EXERCICES À TRAITER →
(1) D'après le texte sur l'avis de la CIJ, à quelle date la Cour internationale de Justice a-t-elle rendu cet avis ?
(2) Reproduisez le passage du texte sur l'avis de la CIJ qui va de « L’avis de la Cour » jusqu'à « 2027 par Yaani. ».
(3) Poursuivez le texte sur l'avis de la CIJ relatif à l'occupation du Territoire palestinien à partir de l'endroit où il s'interrompt.

TEXTE ÉTUDIÉ →
L’avis de la Cour internationale de Justice (CIJ) rendu le 19 juillet 2024 n’a pas assez attiré notre attention. Nous pouvons désormais appuyer nos campagnes et nos demandes sur les constats judiciaires effectués par la Cour. L’article de François Dubuisson, publié par Yaani, revient en détail sur leurs conséquences.

Les conséquences de l’avis de la CIJ relatif à l’occupation du Territoire palestinien

Par François Dubuisson1professeur de droit international à l’université libre de Bruxelles. Publié le 27 juillet 2027 par Yaani.

[Données d'images web légendées]

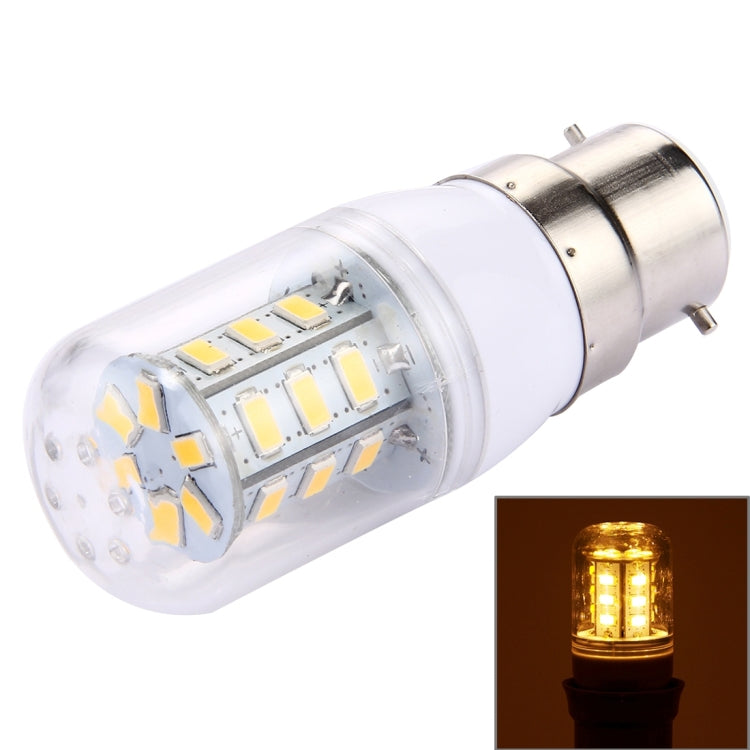 B22 2.5W LED Corn Light 24 LEDs SMD 5730 Bulb, AC 12-24V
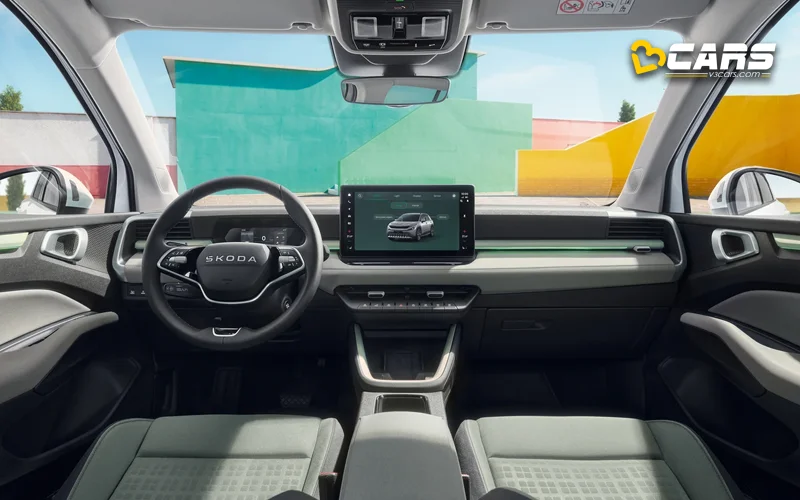 Skoda Epiq Electric SUV Interior Design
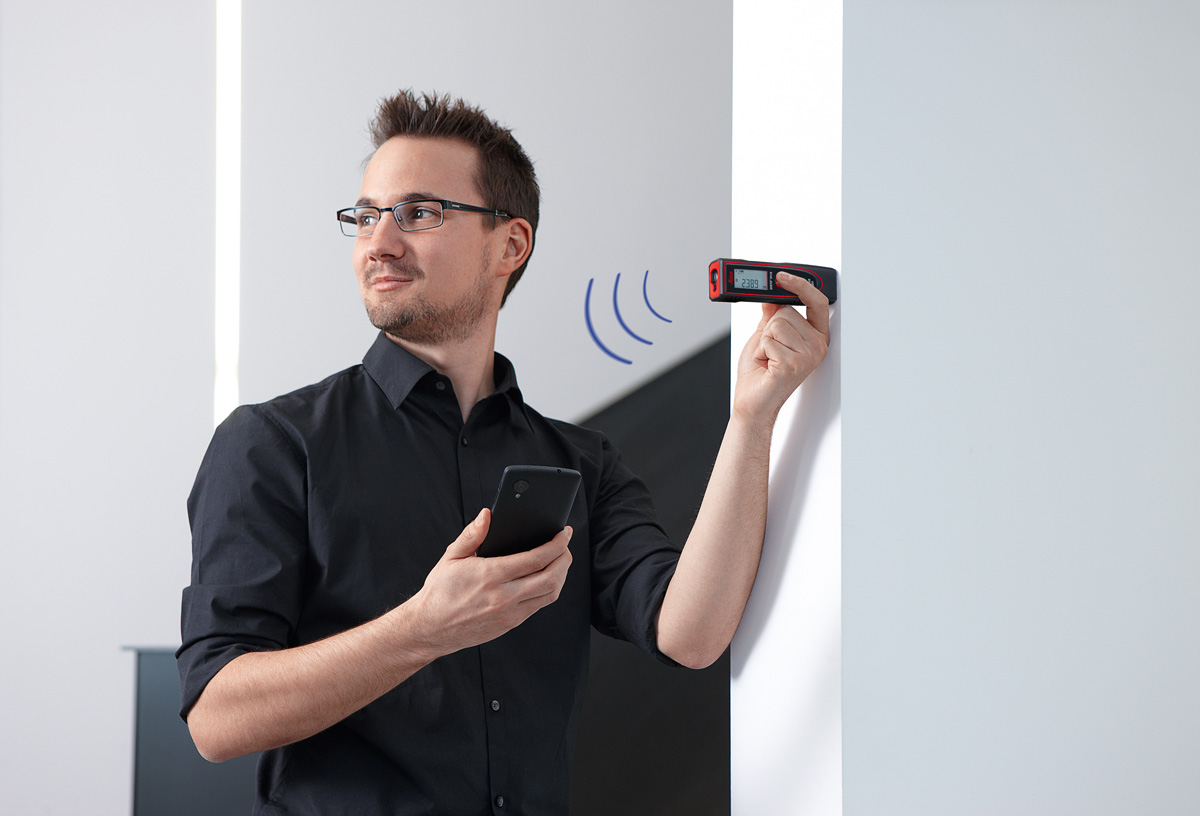 Disto D110 bluetooth android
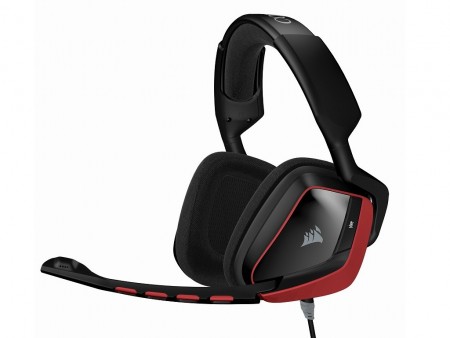 ドルビー7.1chサラウンド対応のゲーミングヘッドセット、CORSAIR「VOID Surround」が今週発売
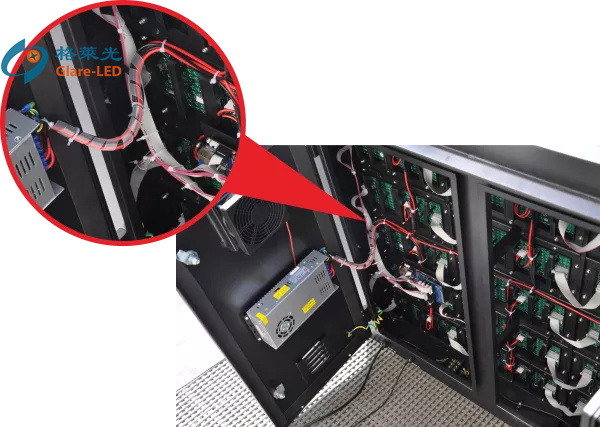 High Brightness Waterproof Advertising Message LED Display P16 P20 P25 Glare LED Wifi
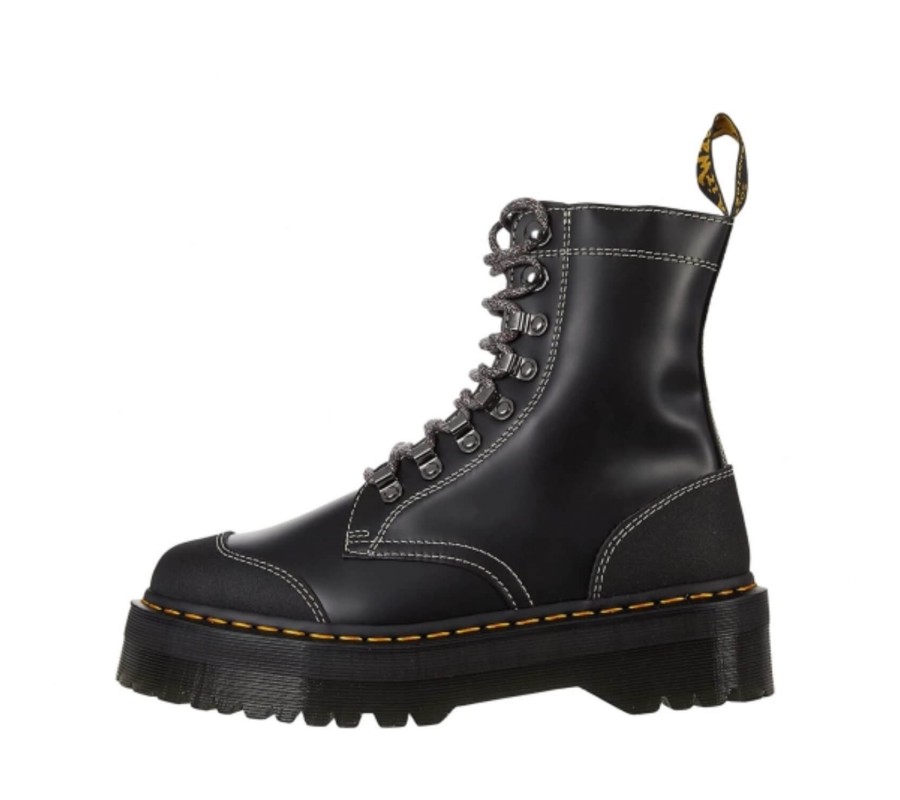Ботинки Dr.Martens Moreno Bex Smooth Leather Platform Boots 26961033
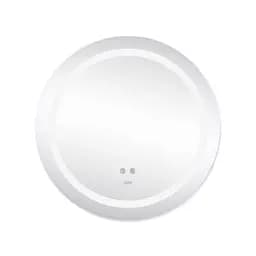 Дзеркало Lidz Aria R600 з LED-підсвічуванням Touch, з антизапотіванням, з диммером яскравості LD78LR600 - мініатюра 3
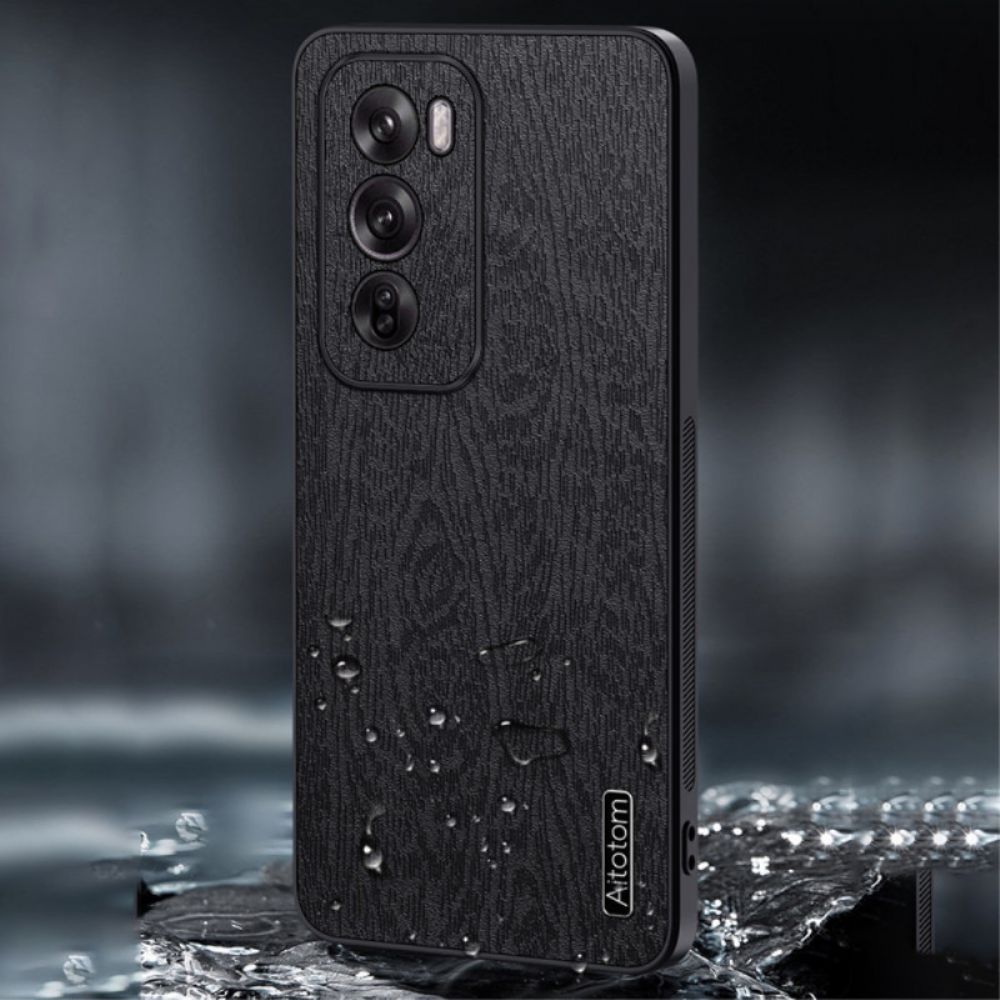 Hülle Oppo Reno 12 Pro 5g Holzeffekt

CORRIGÉ PAR EXERCICE →
(1) Le 19 juillet 2024.

(2)
L’avis de la Cour internationale de Justice (CIJ) rendu le 19 juillet 2024 n’a pas assez attiré notre attention. Nous pouvons désormais appuyer nos campagnes et nos demandes sur les constats judiciaires effectués par la Cour. L’article de François Dubuisson, publié par Yaani, revient en détail sur leurs conséquences.

Les conséquences de l’avis de la CIJ relatif à l’occupation du Territoire palestinien

Par François Dubuisson1professeur de droit international à l’université libre de Bruxelles. Publié le 27 juillet 2027 par Yaani.

(3)
Le 19 juillet dernier, la Cour internationale de Justice rendait son avis relatif aux « conséquences juridiques découlant des politiques et pratiques d’Israël dans le Territoire palestinien occupé, y compris Jérusalem-Est ». La CIJ a conclu que l’occupation israélienne est illégale en son principe, qu’elle aboutit à l’annexion de larges portions du territoire palestinien et viole le droit à l’autodétermination du peuple palestinien. La Cour constate également qu’une série de pratiques et politiques israéliennes enfreignent le droit international, en particulier la colonisation, le déplacement forcé de la population civile palestinienne, les restrictions à la libre circulation, la destruction de maisons, la confiscation de terres, l’exploitation de ressources naturelles palestiniennes… Par ailleurs, Israël est convaincu d’avoir instauré un système de lois et de mesures discriminatoires à l’encontre de la population palestinienne, qui violent l’interdiction de la ségrégation raciale et de l’apartheid. La Cour en déduit qu’Israël doit mettre fin à son occupation « dans les plus brefs délais », cesser sa politique de colonisation et la démanteler, ainsi que réparer tous les dommages causés à la population palestinienne.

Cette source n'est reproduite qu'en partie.